Dept. of Biostatistics and Epidemiology at the :

BioEpi 691F: Practical Data Management and Statistical Computing

Final Exam

Due: 12/22/98
(9 AM)


Introduction

The prevalence of smoking cigarettes has been reported to be increasing among high school age children in recent years. Various surveys have been conducted to document this pattern. While data from national surveys describe tends in the US, these surveys do not contain the detail or immediacy of surveys in local communities. In part for this reason, two surveys were conducted in Western Massachusetts among teenagers. One survey was conducted by the UMASS Donahue Institute in Franklin, Hampshire and Berkshire county in 1995 using the Michigan Alcohol and Other Drugs School Survey. The other survey was conducted by the health eduction class at Amherst Regional High School in the Fall of 1997.


The 1995 Franklin, Hampshire, and Berkshire Survey

This survey was conducted using a multistage cluster-stratified sampling design. Junior high schools and high schools were enumerated in each county, and six schools were selected each from Franklin and Hampshire, with four schools selected from Berkshire County using probabilities proportional to the number of students. Within each selected school, a random sample of classrooms were selected from each of three grades (treated as strata), with the probability of selection proportional to the number of children in the classroom. The survey was administered to classrooms during homeroom. Amherst Regional High School was not selected as one of the schools in this survey.

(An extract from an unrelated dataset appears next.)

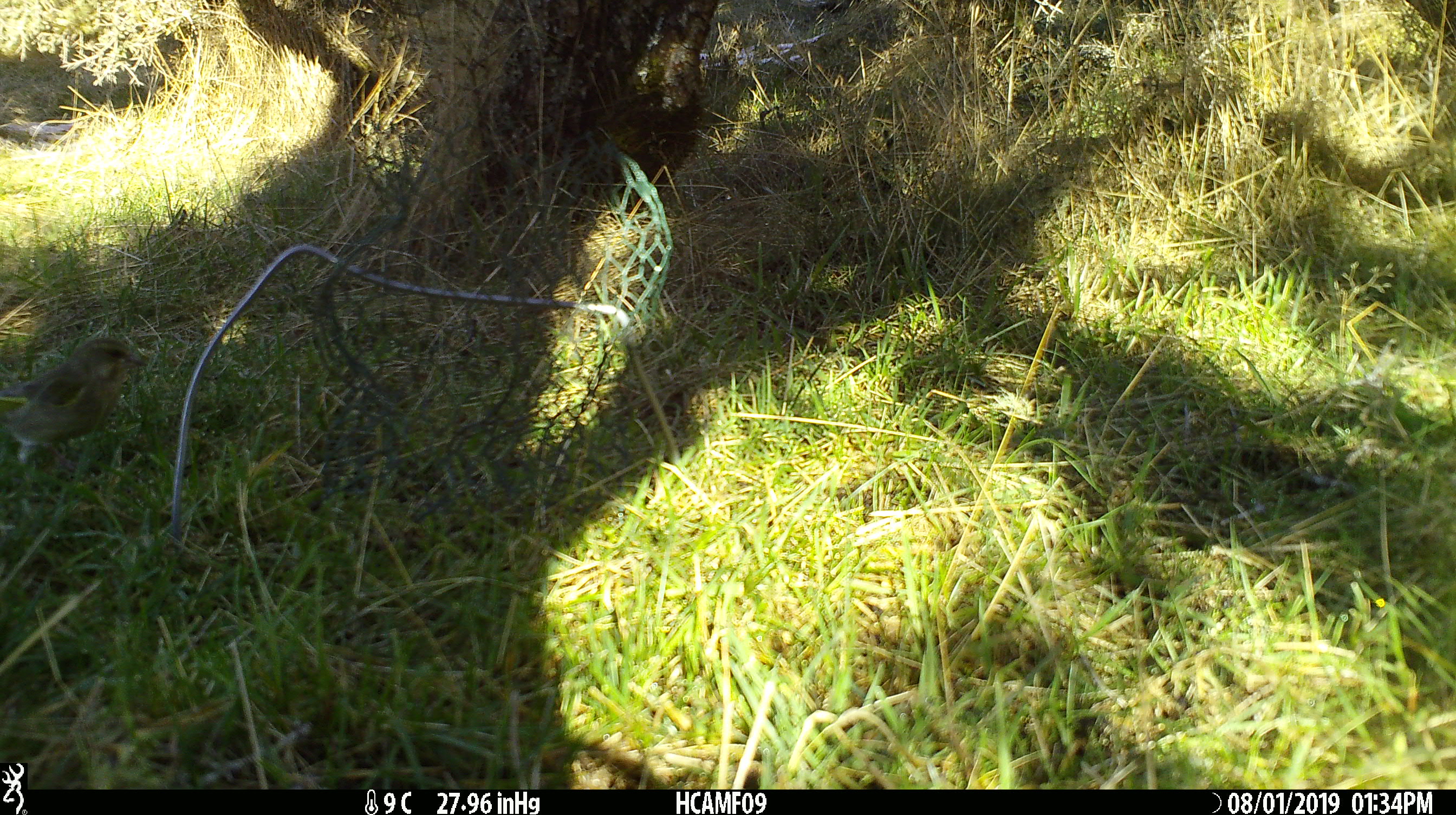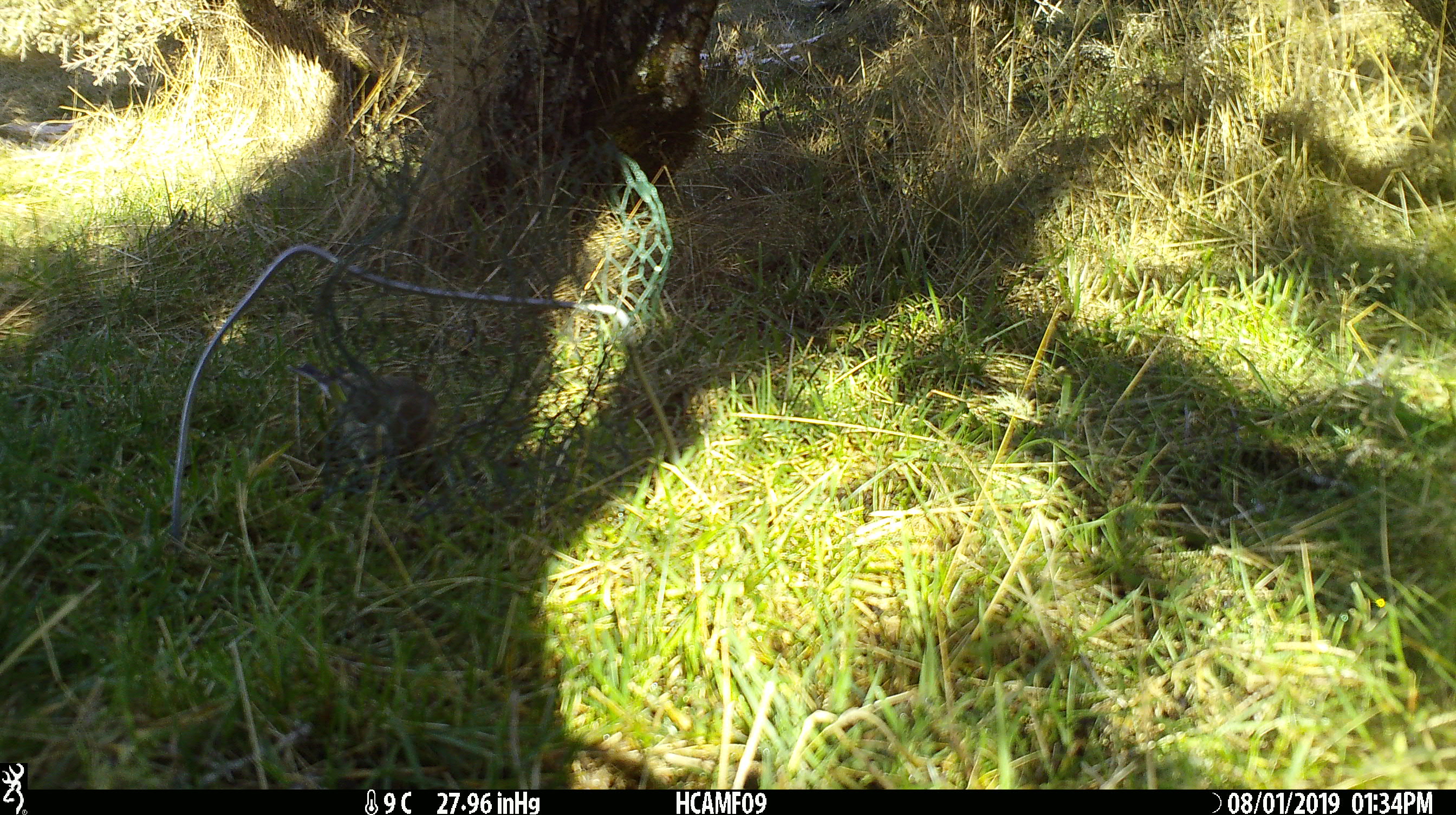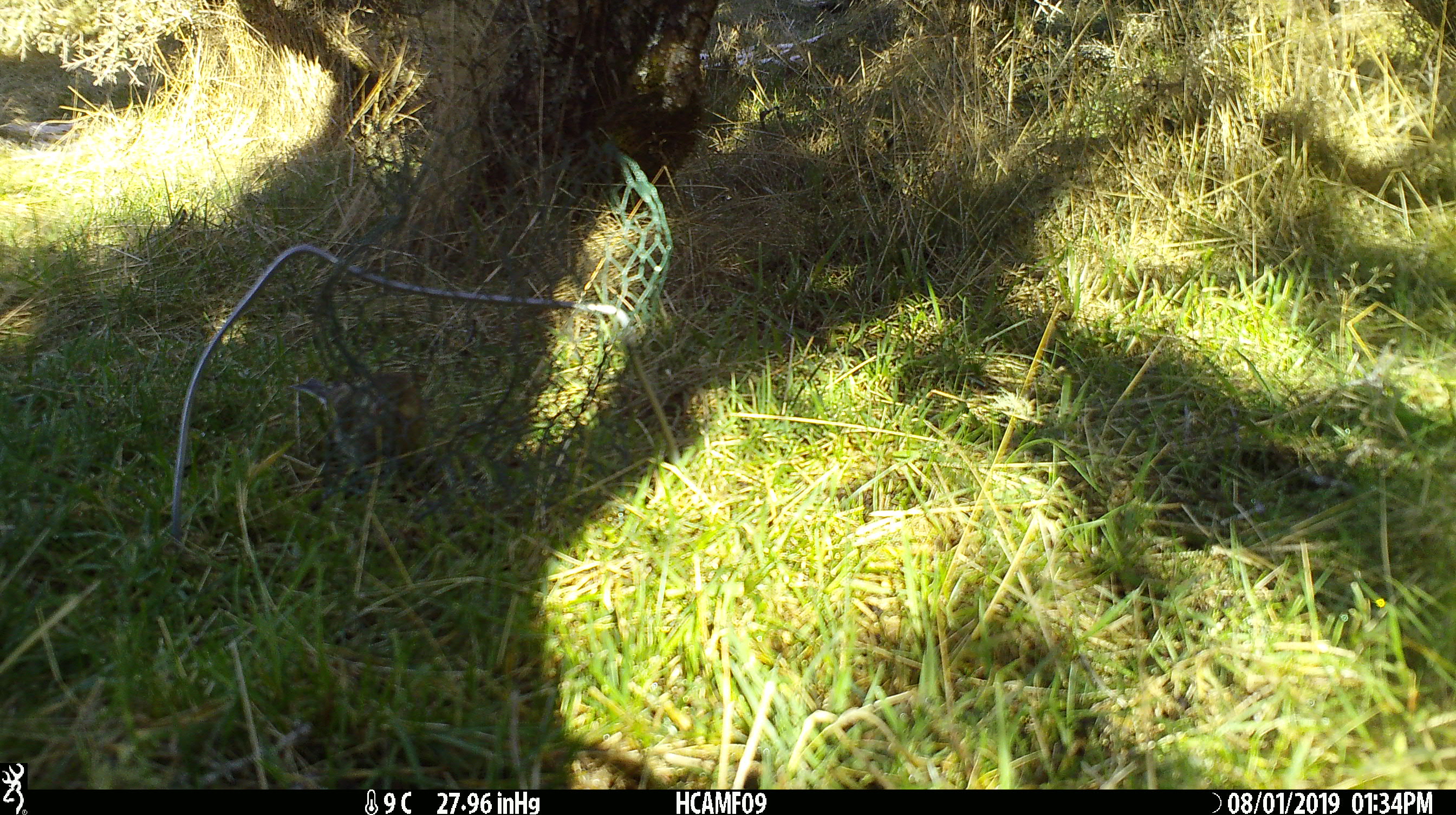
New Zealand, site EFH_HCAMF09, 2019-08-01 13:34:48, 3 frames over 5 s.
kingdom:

Data were collected on mark-sense scannable forms. The instrument included 205 variables with completed questionnaires collected on 2644 students. A copy of the instrument is available. Data were read into a SAS data set for processing with variables named V1-V205. A subset of 11 variables from these data set has been abstracted for use in this exam. The subset was obtained by BEHS3.SAS, with the resulting data given in hbf1.sd2, and formats given in hbf1f.sd2.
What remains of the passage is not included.